### Your instructions
Reproduce every one of the entries below word for word, leaving nothing out and changing nothing.

### Input
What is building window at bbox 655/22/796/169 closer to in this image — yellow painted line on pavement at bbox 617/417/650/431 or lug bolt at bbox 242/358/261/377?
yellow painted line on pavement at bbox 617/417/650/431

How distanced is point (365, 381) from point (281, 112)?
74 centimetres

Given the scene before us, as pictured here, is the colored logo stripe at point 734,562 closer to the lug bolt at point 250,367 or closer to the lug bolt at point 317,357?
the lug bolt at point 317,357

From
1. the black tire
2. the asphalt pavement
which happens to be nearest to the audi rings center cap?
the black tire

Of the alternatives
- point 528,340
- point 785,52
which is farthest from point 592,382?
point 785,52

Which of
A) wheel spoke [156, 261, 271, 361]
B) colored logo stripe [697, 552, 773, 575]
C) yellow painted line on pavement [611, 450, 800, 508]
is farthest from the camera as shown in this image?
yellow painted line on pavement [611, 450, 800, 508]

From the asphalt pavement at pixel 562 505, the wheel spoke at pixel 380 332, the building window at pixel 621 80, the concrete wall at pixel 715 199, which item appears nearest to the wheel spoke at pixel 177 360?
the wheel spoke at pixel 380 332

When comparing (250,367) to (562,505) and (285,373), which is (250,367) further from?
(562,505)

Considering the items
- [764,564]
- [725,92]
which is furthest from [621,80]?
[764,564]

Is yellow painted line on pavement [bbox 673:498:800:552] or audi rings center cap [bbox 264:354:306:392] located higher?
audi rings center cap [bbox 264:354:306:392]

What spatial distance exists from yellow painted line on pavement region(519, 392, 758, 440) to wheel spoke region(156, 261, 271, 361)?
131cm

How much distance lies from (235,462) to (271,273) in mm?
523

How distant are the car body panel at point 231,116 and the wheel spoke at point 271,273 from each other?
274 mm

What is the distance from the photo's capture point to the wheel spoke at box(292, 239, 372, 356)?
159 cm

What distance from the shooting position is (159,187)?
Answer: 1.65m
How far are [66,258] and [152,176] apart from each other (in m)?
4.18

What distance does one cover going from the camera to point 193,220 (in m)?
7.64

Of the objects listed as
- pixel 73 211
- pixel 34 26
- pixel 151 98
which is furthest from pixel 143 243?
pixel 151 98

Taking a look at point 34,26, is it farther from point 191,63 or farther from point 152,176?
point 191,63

### Exercise output
What is building window at bbox 655/22/796/169 closer to in this image — yellow painted line on pavement at bbox 617/417/650/431 or lug bolt at bbox 242/358/261/377?
yellow painted line on pavement at bbox 617/417/650/431

How distanced is point (365, 381) from point (281, 112)?
74 centimetres

Given the scene before us, as pictured here, is the colored logo stripe at point 734,562 closer to the lug bolt at point 250,367 or closer to the lug bolt at point 317,357?
the lug bolt at point 317,357

From
1. the black tire
2. the asphalt pavement
which happens to be nearest to the audi rings center cap?
the black tire

Of the alternatives
- point 528,340
- point 785,52
which is farthest from point 592,382?
point 785,52

Which of
A) wheel spoke [156, 261, 271, 361]
B) colored logo stripe [697, 552, 773, 575]
C) yellow painted line on pavement [611, 450, 800, 508]
is farthest from the camera as shown in this image?
yellow painted line on pavement [611, 450, 800, 508]

From the asphalt pavement at pixel 562 505, the wheel spoke at pixel 380 332, the building window at pixel 621 80, the concrete wall at pixel 715 199, which item appears nearest to the wheel spoke at pixel 177 360?
the wheel spoke at pixel 380 332

When comparing (250,367) to (562,505) and (285,373), which is (250,367) further from?
(562,505)

Considering the items
- [764,564]
- [725,92]
which is furthest from [621,80]?
[764,564]

Is yellow painted line on pavement [bbox 673:498:800:552] or audi rings center cap [bbox 264:354:306:392] located higher?
audi rings center cap [bbox 264:354:306:392]

What spatial distance exists from yellow painted line on pavement region(519, 392, 758, 440) to wheel spoke region(156, 261, 271, 361)?
131cm

How much distance lies from (235,462) to (271,273) in mm?
523

How distant are the car body panel at point 231,116 and the wheel spoke at point 271,273 from each other?
274 mm

What is the distance from the photo's capture point to the wheel spoke at box(292, 239, 372, 356)?
159 cm

What distance from the shooting position is (159,187)?
Answer: 1.65m
How far are [66,258] and [152,176] apart from each other (in m)?
4.18

What distance does one cover going from the camera to point 193,220 (in m)?
7.64

Of the objects listed as
- pixel 73 211
- pixel 34 26
- pixel 151 98
which is furthest from pixel 143 243?
pixel 151 98

Taking a look at point 34,26, is it farther from point 191,63 or farther from point 152,176?
point 191,63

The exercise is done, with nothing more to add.